The novelty of the night was the opportunity to see a band of U2's stature -- whose spectacular multi-media tours routinely sell-out arenas and stadiums worldwide -- performing in an intimate live environment it has been far removed from for many years. The situation seemed to fit well with guitarist the Edge, bassist Adam Clayton, and drummer Larry Mullen Jr., all of whom looked relaxed and content throughout the set. The same cannot be said for frontman Bono, who appeared uncomfortable and confined, as if the small stage didn't offer enough room for him to prowl and preen before his adoring audience.
The band kicked off with what are arguably two of the strongest tracks on its latest album, "All That You Can't Leave Behind" (Interscope) -- "Beautiful Day," and "Elevation." The former served to explosively announce the band's return, as it was delivered with a ferocity that placed it squarely among the band's substantial arsenal of anthems. Throughout the song, a manic Bono teased the audience, crouching, lunging, and stretching his hand just out of reach of the fans squashed against the security barrier in front of the stage.
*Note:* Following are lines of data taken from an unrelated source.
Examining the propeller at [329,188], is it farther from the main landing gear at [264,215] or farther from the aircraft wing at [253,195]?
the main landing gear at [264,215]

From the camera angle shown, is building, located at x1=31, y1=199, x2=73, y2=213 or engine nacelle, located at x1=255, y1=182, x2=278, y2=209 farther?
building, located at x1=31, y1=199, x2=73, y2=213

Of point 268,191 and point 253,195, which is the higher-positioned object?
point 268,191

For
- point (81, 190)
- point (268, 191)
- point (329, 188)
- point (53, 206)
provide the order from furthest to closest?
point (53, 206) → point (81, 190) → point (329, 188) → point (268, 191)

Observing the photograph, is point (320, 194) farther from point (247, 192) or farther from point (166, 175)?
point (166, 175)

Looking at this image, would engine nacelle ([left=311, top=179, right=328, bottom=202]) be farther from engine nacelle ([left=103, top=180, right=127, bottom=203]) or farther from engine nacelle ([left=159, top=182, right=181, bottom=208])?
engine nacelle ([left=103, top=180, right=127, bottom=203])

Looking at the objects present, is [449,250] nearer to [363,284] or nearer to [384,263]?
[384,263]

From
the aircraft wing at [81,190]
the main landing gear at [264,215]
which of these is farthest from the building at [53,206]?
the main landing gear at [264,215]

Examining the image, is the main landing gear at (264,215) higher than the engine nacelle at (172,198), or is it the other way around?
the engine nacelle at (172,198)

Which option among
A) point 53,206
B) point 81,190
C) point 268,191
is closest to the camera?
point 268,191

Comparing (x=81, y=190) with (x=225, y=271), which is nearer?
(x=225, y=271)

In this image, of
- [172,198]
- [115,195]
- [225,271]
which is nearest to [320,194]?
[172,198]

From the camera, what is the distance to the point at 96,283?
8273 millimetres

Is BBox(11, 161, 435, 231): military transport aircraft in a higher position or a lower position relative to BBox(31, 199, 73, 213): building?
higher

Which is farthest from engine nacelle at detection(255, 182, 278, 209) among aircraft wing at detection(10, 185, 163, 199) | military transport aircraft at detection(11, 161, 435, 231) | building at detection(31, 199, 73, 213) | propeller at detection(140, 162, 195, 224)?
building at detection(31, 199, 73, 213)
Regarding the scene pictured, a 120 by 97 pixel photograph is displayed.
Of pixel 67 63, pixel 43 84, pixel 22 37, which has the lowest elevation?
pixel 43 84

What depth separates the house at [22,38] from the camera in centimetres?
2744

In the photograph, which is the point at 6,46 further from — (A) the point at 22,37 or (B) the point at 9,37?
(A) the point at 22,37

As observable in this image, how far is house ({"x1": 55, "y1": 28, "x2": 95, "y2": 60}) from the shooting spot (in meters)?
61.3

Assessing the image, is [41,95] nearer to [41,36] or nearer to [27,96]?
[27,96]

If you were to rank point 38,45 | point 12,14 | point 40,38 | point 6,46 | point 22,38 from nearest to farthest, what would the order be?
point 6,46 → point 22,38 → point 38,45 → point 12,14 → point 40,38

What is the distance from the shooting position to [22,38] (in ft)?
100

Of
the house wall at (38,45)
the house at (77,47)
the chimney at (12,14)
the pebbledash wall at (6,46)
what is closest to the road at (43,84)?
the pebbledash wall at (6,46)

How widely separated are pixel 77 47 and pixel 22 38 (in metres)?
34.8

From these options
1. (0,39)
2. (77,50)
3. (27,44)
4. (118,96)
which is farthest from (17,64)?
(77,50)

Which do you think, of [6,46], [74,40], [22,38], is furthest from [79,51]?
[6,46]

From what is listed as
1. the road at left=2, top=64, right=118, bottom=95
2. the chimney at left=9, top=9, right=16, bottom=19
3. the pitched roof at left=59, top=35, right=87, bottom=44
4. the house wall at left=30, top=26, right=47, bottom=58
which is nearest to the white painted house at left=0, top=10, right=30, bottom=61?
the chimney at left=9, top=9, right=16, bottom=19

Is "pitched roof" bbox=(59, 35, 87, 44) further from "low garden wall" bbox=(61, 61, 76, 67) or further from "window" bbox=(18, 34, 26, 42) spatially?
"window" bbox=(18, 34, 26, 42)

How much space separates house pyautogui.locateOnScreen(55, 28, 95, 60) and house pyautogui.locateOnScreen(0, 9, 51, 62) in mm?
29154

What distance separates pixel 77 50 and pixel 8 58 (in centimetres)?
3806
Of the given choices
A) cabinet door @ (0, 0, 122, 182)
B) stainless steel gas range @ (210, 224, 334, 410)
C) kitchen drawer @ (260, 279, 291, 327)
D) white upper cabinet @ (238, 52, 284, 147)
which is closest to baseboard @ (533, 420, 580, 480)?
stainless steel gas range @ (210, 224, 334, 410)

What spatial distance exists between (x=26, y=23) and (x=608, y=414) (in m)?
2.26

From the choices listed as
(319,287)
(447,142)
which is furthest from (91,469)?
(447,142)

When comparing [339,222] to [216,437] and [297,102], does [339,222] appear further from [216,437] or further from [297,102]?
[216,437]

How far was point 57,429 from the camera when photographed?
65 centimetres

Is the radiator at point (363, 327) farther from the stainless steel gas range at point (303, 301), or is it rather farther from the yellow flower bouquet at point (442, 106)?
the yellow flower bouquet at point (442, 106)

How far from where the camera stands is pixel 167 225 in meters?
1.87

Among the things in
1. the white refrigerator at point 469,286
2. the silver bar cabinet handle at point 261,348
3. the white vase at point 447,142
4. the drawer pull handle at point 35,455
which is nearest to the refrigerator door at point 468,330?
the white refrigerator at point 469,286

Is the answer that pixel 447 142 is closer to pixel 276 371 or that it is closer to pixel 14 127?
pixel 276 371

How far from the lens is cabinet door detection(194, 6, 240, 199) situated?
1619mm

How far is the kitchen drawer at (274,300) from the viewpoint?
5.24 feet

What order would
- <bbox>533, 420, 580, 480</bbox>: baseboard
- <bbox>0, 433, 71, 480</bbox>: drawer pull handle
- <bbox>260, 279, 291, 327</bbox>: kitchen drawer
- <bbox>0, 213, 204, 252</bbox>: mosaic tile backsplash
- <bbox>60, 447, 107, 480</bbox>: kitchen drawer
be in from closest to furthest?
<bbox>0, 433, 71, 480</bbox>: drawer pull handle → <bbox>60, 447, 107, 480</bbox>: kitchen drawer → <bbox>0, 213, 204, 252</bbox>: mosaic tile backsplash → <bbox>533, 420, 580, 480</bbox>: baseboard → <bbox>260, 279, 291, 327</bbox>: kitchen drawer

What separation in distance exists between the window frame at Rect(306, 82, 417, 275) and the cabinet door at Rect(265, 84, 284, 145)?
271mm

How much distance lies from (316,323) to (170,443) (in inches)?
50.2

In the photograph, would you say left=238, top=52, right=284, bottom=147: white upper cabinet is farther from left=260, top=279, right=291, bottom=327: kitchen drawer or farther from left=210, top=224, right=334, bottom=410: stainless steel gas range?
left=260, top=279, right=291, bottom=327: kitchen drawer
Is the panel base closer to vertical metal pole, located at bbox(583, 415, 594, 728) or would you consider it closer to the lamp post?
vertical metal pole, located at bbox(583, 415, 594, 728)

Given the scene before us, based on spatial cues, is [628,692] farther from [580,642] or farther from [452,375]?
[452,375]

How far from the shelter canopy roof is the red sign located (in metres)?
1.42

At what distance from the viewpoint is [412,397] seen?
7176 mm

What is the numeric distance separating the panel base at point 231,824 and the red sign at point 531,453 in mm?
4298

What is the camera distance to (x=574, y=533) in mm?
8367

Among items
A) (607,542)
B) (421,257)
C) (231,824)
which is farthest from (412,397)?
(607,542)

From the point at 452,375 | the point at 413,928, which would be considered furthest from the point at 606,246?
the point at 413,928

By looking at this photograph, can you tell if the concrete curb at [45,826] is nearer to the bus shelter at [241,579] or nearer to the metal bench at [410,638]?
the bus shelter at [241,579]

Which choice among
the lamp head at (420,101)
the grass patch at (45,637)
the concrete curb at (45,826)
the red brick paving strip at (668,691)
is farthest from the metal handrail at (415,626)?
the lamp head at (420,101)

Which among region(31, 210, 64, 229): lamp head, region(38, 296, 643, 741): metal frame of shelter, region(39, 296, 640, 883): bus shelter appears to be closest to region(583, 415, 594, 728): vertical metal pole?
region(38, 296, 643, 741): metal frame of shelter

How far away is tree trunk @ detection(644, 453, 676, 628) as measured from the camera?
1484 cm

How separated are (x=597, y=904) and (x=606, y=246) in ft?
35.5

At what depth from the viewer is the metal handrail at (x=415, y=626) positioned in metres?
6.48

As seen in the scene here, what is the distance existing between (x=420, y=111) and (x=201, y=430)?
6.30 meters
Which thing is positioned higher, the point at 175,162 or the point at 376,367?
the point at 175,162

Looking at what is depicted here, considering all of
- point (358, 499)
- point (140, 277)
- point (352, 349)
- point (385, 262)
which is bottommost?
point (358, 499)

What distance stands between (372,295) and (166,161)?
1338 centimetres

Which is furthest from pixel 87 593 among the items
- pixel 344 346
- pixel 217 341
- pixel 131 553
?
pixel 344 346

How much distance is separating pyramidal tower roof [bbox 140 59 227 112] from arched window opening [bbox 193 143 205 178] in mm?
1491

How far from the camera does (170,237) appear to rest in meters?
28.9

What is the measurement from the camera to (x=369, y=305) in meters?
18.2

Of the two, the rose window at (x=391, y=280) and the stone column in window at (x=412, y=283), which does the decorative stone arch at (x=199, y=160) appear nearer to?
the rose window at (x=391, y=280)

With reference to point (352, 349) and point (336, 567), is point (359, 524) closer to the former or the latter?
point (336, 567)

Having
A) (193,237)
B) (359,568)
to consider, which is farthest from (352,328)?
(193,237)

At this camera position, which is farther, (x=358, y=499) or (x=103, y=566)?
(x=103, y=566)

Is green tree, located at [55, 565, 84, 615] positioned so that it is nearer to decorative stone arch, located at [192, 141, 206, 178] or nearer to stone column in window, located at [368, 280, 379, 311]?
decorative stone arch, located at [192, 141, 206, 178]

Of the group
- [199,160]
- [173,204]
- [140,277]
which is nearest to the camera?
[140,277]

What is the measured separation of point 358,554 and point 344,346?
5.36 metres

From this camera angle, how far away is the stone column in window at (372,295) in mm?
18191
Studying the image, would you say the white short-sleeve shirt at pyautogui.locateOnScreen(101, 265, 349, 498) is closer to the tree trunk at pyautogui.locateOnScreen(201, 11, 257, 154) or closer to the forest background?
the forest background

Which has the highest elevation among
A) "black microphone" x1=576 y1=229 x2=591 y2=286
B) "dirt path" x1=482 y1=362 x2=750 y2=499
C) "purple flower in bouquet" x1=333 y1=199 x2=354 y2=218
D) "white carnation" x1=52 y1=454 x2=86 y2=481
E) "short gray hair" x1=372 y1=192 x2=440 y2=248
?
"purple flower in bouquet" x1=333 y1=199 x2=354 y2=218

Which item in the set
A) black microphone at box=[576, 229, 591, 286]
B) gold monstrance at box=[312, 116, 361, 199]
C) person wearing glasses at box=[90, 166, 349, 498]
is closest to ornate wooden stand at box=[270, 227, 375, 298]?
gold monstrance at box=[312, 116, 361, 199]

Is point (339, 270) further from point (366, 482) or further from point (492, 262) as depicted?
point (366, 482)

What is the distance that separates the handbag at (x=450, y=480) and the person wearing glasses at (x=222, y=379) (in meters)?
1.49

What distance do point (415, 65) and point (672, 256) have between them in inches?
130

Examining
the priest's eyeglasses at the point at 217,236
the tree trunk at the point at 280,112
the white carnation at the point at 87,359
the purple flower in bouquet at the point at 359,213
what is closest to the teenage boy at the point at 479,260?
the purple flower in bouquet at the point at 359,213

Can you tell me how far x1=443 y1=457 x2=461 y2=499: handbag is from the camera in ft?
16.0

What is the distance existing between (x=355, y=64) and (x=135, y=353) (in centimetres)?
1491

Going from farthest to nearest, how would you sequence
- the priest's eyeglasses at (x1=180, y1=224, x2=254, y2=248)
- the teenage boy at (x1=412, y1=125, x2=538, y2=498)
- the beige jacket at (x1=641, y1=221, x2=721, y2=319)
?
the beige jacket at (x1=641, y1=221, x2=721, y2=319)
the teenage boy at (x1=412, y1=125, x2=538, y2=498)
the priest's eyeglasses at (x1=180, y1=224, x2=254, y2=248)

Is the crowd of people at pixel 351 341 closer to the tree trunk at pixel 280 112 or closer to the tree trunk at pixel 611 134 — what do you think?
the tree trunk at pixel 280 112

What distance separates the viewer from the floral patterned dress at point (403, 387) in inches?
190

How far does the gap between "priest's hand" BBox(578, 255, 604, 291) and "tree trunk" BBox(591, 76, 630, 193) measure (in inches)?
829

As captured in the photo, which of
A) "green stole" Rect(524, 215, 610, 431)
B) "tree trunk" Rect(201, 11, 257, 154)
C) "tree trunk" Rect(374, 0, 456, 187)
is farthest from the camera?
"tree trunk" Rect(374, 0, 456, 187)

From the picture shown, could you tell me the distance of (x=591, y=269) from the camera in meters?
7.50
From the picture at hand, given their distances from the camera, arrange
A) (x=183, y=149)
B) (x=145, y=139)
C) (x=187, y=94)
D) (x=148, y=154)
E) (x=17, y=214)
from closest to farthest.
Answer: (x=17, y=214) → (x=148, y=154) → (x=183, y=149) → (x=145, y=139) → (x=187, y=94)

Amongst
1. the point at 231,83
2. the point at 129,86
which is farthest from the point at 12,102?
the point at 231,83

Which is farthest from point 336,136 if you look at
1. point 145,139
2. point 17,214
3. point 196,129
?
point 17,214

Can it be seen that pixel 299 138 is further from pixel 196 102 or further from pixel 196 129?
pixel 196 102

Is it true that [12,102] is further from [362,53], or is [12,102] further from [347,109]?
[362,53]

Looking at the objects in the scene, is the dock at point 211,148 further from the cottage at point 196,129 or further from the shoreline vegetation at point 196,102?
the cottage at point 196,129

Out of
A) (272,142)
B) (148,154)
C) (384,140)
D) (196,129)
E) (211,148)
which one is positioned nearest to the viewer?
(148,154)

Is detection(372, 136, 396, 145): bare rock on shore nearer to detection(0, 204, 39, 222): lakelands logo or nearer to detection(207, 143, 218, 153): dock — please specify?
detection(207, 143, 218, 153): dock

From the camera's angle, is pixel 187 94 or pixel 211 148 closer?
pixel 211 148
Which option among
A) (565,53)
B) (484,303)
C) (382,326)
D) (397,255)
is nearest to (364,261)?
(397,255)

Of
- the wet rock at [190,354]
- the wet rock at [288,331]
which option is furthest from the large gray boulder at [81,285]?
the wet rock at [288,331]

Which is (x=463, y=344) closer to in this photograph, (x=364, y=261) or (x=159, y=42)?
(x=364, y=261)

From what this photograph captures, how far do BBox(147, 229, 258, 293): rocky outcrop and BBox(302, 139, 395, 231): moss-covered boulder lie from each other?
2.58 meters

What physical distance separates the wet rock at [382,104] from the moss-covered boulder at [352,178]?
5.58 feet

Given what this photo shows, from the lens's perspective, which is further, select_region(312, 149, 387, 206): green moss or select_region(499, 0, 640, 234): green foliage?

Another new album song, "Stuck In A Moment You Can't Get Out Of," which Bono dedicated to late INXS singer Michael Hutchence, followed, offering the Edge a welcome chance to deliver a falsetto verse. After explaining the influence the music of the city had u2 as a young band, Bono dedicated "New York," the last new song of the evening, to Joey Ramone.
From there on out, the band ran through a litany of some of its biggest songs -- including "I Will Follow," "Desire," "One," and "All I Want Is You." Save for a few jumbled lyrics, and the unnecessary inclusion of refrains of the Rolling Stones' "Ruby Tuesday" (during "Bad") and Marvin Gaye's "Sexual Healing" (during "Mysterious Ways"), each was memorably and excitingly delivered, pushing the crowd into a near frenzy.
Dressed in a leather blazer and pants, Bono's sweaty, rock star posturing was in stark contrast to that of his comfortable, t-shirted bandmates. The inherent pretension we've come to expect from this man -- who compared being in the band to the Mafia, saying, "you don't get out of it while you're alive" -- seemed to melt away only sporadically during the set. Remarkably, one of these moments came during his heartfelt and humorous introduction of the band that was laughingly interrupted by an audience member seeking three seconds of fame by yelling, "Yankee baseball!" during a quiet passage, to which the singer reacted with an "only in New York" grin.
Another vulnerable moment came during "Mysterious Ways," as Bono perched himself on the security wall, leaning on a barrage of outstretched arms to support him. While at first it looked as if he was looking for the other 15,000-to-70,000 people usually in front of him during a performance, the human connection briefly accomplished the goal of bringing Bono and U2 back to the emotion of the music that made the night such a unique and special experience.
What was an event most will speak of with reverence for years to come ended on a sour note, as the band followed a stellar encore performance of the rarely performed "11 O'Clock Tick Tock" with what now seems to be a rock concert requisite Who cover. The band ran through a sloppy rendition "Won't Get Fooled Again" that saw Bono obviously reading the lyrics from the stage floor. With a history of so many great songs, the forced inclusion of the homage to Townshend and company was indeed a poor decision.
The show was opened by an hour-plus DJ set by the Chemical Brothers, who were warmly received, but found their considerable talents reduced to that of a jukebox. The duo received far more response for slipping in a snippet of the Beatles' "Sgt. Pepper's Lonely Hearts Club Band" and an unembellished full version of the Clash's "Train In Vain" near the end of their set than for several passages of innovative mixes and rafter-shaking beats.